Manila-dwellers in need of a good pork fix, rejoice: Cebuano favorite Zubuchon can now be had within the city, open seven days a week and ready to serve up their signature lechon and other specialties.
The Makati branch also features its own roasting room, where backyard-raised pigs are roasted daily.
It was in 2011 that Joel Binamira (known to the online dallas filipino restaurant community as Marketman of the Market Manila blog) first opened Zubuchon along One Mango Mall in Cebu, giving the public a taste of the famed roasted suckling pig—the culmination of multiple experiments that had been chronicled on the blog and which had famously earned the praise of no less than Anthony Bourdain.
L: In true Filipino fashion, Zubuchon plays host to numerous gatherings and reunions. | R: Cleanse your palate with sips of their decidedly tart Kamias Shake in between bites of their hearty mains.
“What triggered the desire to experiment with cooking our own lechon was the incredible rise in [the] use of MSG as the PRIMARY ingredient [in most commercial iterations of lechon], which was most definitely NOT the case some 2-3 decades ago,” shares Binamira. While he clarifies that there is nothing inherently wrong with the use of the controversial ingredient, he laments its overuse for the purpose of “[masking] poor ingredients, shortcut methods, [and] time”. Zubuchon’s lechon pays homage to the old-fashioned way of things, taking the time to cook pigs low and slow, and focusing on quality ingredients: backyard-raised pigs, almost all of which are sourced from Cebu; fresh and dried herbs and spices that go into the pig’s bellies; natural sea salt; and coconut water, with which the pigs are basted for its medium-brown hue on the exterior.
We live in a world of increasing instant gratification. But the honesty, integrity, joy, flavor, and substance that comes from using good ingredients, treating them with respect, using technique and attention to extract natural flavor and yield a delicious, natural dish, is the reward in and of itself.”
The resulting roasted pig boasts of succulent meat that tastes clean but nonetheless flavorful, redolent with herbs and with just the right amount of saltiness that it’s plenty tasty, even on its own. The best part however is the skin, which comes out thin and crisp with an audible, cracker-like crunch—the result of an ingenious “hand-pricking” method which allows air to get in between the skin and its underlying fat.

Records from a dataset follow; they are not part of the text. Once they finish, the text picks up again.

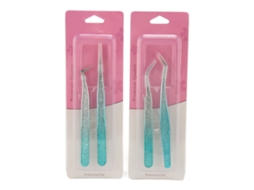 4pcs Pinça De Cílios Falsos Com Ponta Reta E Curva Leve Pinça De Arte De Unhas Em Aço Inoxidável Para Salão Profissional E Lar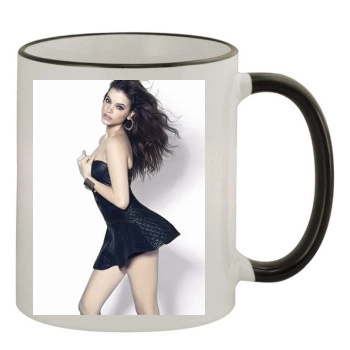 Barbara Palvin 11oz Colored Rim & Handle Mug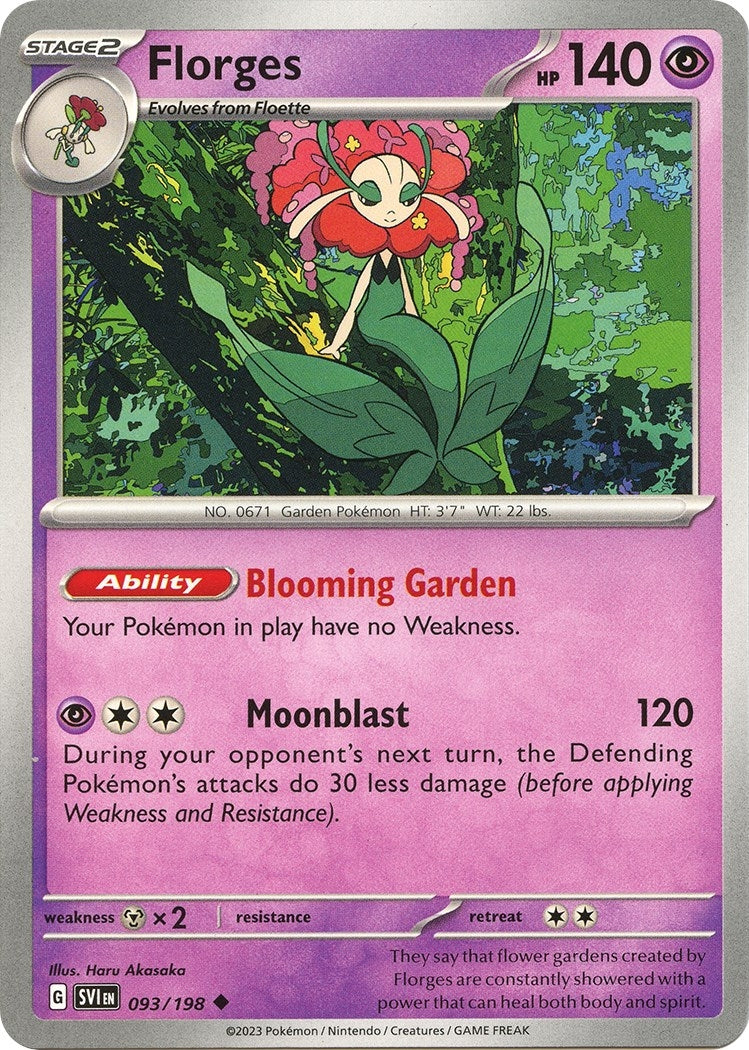 Image for Florges (093/198) (SV01: Scarlet & Violet Base Set) (SVI) - Pokemon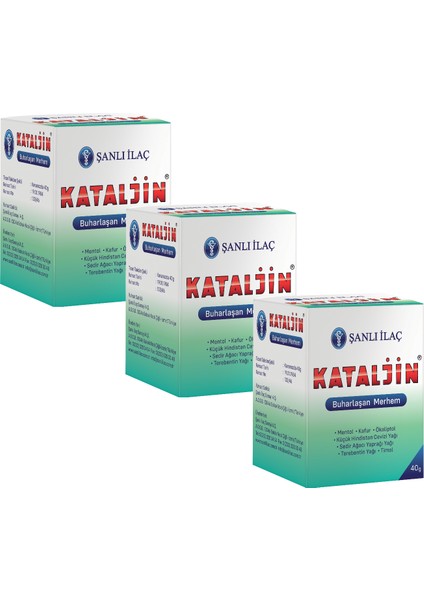 Kataljin Buharlaşan Merhem 40G (3 Adet)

Bring home Zubuchon goodness with a bottle or two from their own line of pantry items (we love their Mango Preserves!). The pasalubong corner also features products from other Cebuano brands.

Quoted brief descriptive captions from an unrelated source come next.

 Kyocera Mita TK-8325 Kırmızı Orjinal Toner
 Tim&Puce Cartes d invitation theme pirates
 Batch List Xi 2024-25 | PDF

Though you should definitely come over for the lechon, Zubuchon also offers a slew of other dishes that are great in their own respect. Some of these dishes feature their lechon as incorporated in other Filipino classics (Sinigang, Monggo, and Sisig, just to name a few) or in other contemporary creations (one of our favorites of which is their lechon-topped Mustasa salad). Other Filipino dishes and Cebuano favorites are available, following the same philosophy of “real, natural, slow-cooked, [and] old-fashioned methods and flavor extraction”.
It’s hard to choose, but here are two we’d make sure to always add to our list of orders:
Fish Skin Tacos
Should you wish to start your feast on a lighter note, this fun appetizer is the way to go. You get twice the fishy goodness with fish skin chicharon that play the role of tortilla chips, and a small platter of kinilaw (made with tanigue fish or tuna) that packs on the piquancy and a welcome heat. Create your own mini-”tacos” by piling on the kinilaw mixture onto the fish skins, and enjoy the multiple contrasts of flavors and textures in each bite: an airy crispness and natural umami from the skins, plus the tart-spicy profile and crisp-chewy textures of the kinilaw.

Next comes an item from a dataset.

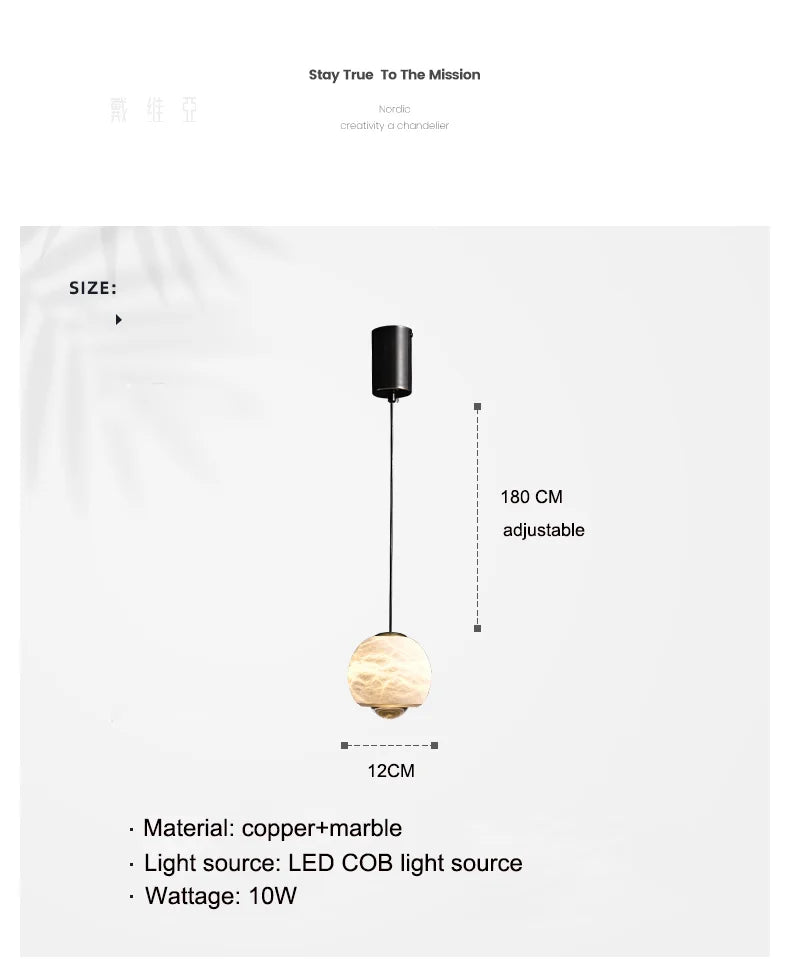 Marble Chandeliers for Dining Room Modern Bedroom Room Hanging Lamps for Ceiling Room Decor Pendant Luxury Living Room Pendant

The classic Filipino pork blood stew already carries so rich and heavy a reputation in itself that the addition of lechon might sound a tad over-the-top, but Zubuchon does a surprisingly balanced take on the dish while staying true to traditional flavors. Thick but still on the soupy side, this version replaces the more conventional pig innards with chunks of their lechon, simmered until they melt into the stew’s hearty base. Picky diners need not fret; the blood does not overpower, with its mineral undernote beautifully evened out by the creaminess of gata, a hint of a vinegar-y tang, and a mild spiciness that warrants extra helpings of rice. Finishing off the dish are crumbles of their own chicharon for a crisp, salty contrast that enlivens the stick-to-your-ribs dish.
A Cebu-hailing Filipino restaurant best known for their all-natural take on lechon.